## begin EXCERPTED DATA

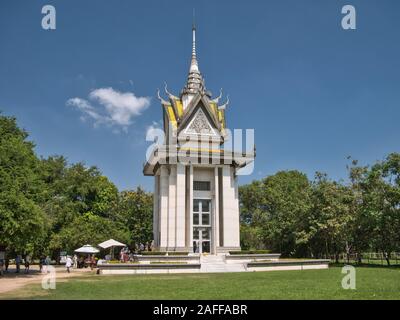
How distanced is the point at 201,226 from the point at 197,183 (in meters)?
4.25

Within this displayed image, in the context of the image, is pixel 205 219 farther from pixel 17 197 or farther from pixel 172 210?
pixel 17 197

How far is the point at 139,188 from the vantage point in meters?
59.5

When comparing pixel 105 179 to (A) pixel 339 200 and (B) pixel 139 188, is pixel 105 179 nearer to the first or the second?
(B) pixel 139 188

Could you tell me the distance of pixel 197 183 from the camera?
4222cm

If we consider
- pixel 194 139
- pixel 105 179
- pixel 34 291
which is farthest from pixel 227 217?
pixel 105 179

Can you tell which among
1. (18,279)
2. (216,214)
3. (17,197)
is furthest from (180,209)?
(17,197)

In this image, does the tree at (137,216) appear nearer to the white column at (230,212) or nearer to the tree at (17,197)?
the white column at (230,212)

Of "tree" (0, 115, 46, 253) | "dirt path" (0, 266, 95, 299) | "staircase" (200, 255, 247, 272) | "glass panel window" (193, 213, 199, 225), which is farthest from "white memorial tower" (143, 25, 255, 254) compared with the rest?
"tree" (0, 115, 46, 253)

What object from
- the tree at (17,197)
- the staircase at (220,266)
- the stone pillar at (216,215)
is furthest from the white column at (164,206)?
the tree at (17,197)

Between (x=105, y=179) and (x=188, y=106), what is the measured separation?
2720cm

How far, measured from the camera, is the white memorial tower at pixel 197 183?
39906mm

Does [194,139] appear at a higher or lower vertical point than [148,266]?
higher

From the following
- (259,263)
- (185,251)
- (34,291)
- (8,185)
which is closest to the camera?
(34,291)

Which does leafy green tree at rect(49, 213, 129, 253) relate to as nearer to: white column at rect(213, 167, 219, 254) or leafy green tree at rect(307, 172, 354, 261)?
white column at rect(213, 167, 219, 254)
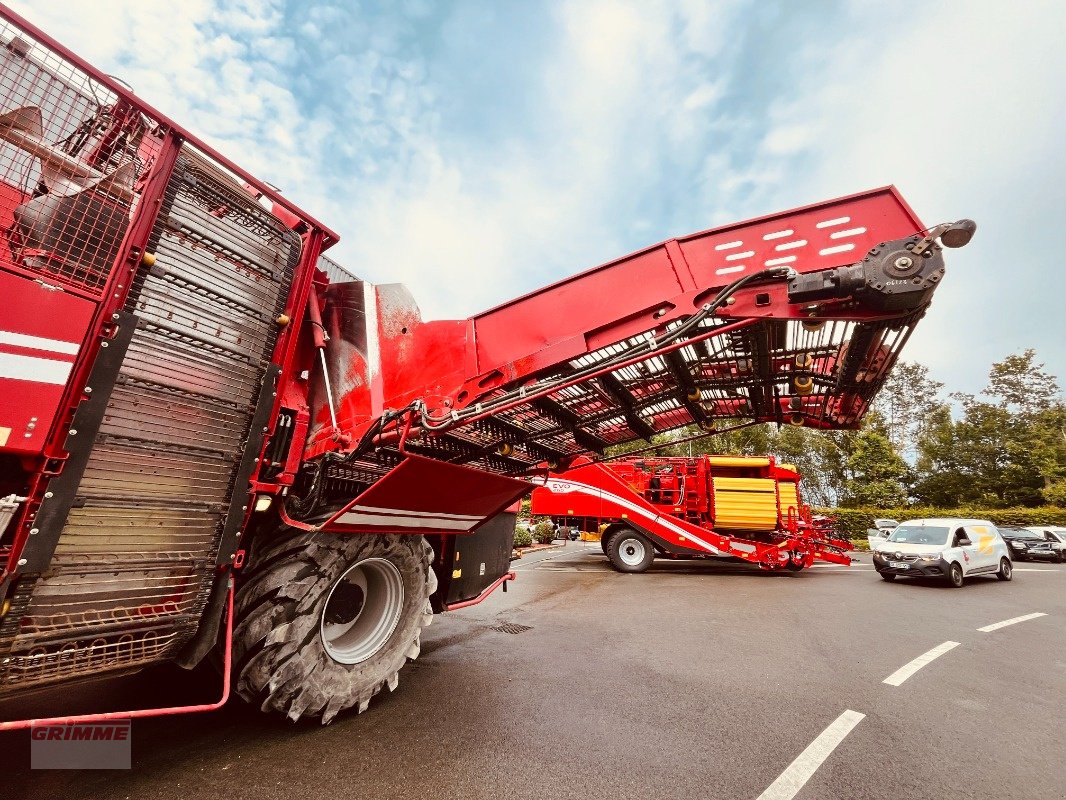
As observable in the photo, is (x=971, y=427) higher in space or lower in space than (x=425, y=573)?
higher

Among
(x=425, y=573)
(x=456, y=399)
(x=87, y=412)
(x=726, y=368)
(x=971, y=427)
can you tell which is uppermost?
(x=971, y=427)

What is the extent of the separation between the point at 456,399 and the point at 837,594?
8669 mm

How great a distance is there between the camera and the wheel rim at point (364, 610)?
3.36 m

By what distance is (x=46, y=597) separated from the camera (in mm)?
2029

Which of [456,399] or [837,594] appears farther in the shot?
[837,594]

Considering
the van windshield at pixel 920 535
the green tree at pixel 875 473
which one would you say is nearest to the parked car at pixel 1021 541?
the van windshield at pixel 920 535

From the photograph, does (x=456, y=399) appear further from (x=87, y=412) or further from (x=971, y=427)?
(x=971, y=427)

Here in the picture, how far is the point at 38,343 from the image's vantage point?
1.98 metres

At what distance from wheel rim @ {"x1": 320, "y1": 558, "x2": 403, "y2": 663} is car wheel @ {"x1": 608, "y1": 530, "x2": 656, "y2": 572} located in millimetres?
8865

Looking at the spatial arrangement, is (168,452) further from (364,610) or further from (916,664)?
(916,664)

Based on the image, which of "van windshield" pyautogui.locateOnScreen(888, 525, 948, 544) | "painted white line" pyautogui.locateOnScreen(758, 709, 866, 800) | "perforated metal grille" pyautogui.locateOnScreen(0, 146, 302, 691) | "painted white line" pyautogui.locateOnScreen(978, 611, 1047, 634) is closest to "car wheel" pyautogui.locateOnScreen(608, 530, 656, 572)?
"van windshield" pyautogui.locateOnScreen(888, 525, 948, 544)

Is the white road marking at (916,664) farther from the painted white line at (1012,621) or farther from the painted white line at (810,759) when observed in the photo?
the painted white line at (1012,621)

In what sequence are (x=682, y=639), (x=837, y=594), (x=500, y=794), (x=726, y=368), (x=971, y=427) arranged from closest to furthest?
(x=500, y=794) → (x=726, y=368) → (x=682, y=639) → (x=837, y=594) → (x=971, y=427)

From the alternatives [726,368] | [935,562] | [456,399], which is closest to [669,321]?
[726,368]
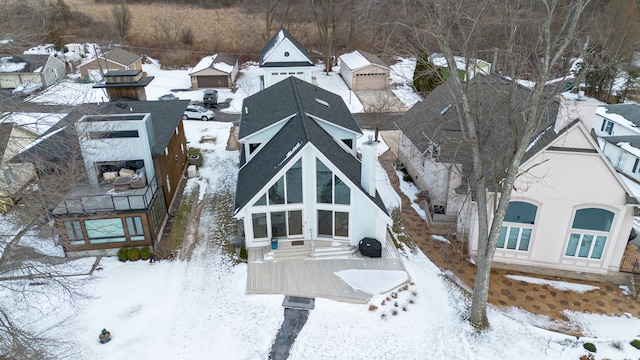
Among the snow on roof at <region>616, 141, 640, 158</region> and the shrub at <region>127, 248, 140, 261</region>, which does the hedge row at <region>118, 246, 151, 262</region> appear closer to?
the shrub at <region>127, 248, 140, 261</region>

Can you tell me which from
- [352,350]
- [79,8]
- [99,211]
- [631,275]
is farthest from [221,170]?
[79,8]

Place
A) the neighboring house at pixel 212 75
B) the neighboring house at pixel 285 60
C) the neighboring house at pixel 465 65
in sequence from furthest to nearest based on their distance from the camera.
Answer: the neighboring house at pixel 212 75 → the neighboring house at pixel 285 60 → the neighboring house at pixel 465 65

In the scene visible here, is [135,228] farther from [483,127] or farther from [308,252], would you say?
[483,127]

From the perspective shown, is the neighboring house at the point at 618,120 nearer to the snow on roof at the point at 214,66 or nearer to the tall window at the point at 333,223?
the tall window at the point at 333,223

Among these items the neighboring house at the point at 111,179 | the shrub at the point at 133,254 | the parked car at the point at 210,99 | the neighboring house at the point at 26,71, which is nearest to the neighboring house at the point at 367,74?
the parked car at the point at 210,99

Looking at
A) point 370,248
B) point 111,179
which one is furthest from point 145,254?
point 370,248
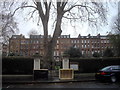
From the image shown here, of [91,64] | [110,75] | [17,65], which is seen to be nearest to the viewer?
[110,75]

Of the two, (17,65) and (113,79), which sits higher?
(17,65)

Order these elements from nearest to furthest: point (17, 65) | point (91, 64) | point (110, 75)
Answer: point (110, 75), point (17, 65), point (91, 64)

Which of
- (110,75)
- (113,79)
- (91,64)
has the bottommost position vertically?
(113,79)

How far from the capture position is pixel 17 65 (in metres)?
22.1

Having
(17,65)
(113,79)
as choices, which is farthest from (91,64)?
(17,65)

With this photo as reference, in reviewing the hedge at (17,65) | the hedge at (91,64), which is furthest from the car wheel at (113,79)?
the hedge at (17,65)

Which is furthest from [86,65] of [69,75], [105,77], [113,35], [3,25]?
[113,35]

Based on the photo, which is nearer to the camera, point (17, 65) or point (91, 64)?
point (17, 65)

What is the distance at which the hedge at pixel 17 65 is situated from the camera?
2198cm

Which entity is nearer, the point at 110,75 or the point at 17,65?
the point at 110,75

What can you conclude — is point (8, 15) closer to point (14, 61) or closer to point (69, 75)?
point (14, 61)

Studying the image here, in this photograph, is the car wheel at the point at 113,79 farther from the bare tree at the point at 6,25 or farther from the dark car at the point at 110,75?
the bare tree at the point at 6,25

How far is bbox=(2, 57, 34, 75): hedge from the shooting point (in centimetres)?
2198

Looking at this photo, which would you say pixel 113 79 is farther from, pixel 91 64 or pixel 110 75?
pixel 91 64
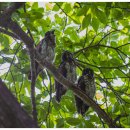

## end EXCERPTED DATA

# OBJECTIVE
Render everything from the line containing "What can you" down to the end of the material above as a two-column CSV headed input and output. Give one row per entry, with its text and its answer each in a single quoted field, line breaks replaced by spaces, and the pictures left out.

# RIGHT ANSWER
input,output
"What can you conclude — is point (8, 15) closer to point (14, 61) or closer to point (69, 75)?","point (14, 61)"
"Studying the image here, in this photograph, is the car wheel at the point at 113,79 farther from the bare tree at the point at 6,25 or farther from the dark car at the point at 110,75?","the bare tree at the point at 6,25"
"How far is bbox=(2, 57, 34, 75): hedge from the shooting point (in centimetres)?","2198"
"Looking at this photo, which would you say pixel 113 79 is farther from, pixel 91 64 or pixel 110 75?","pixel 91 64"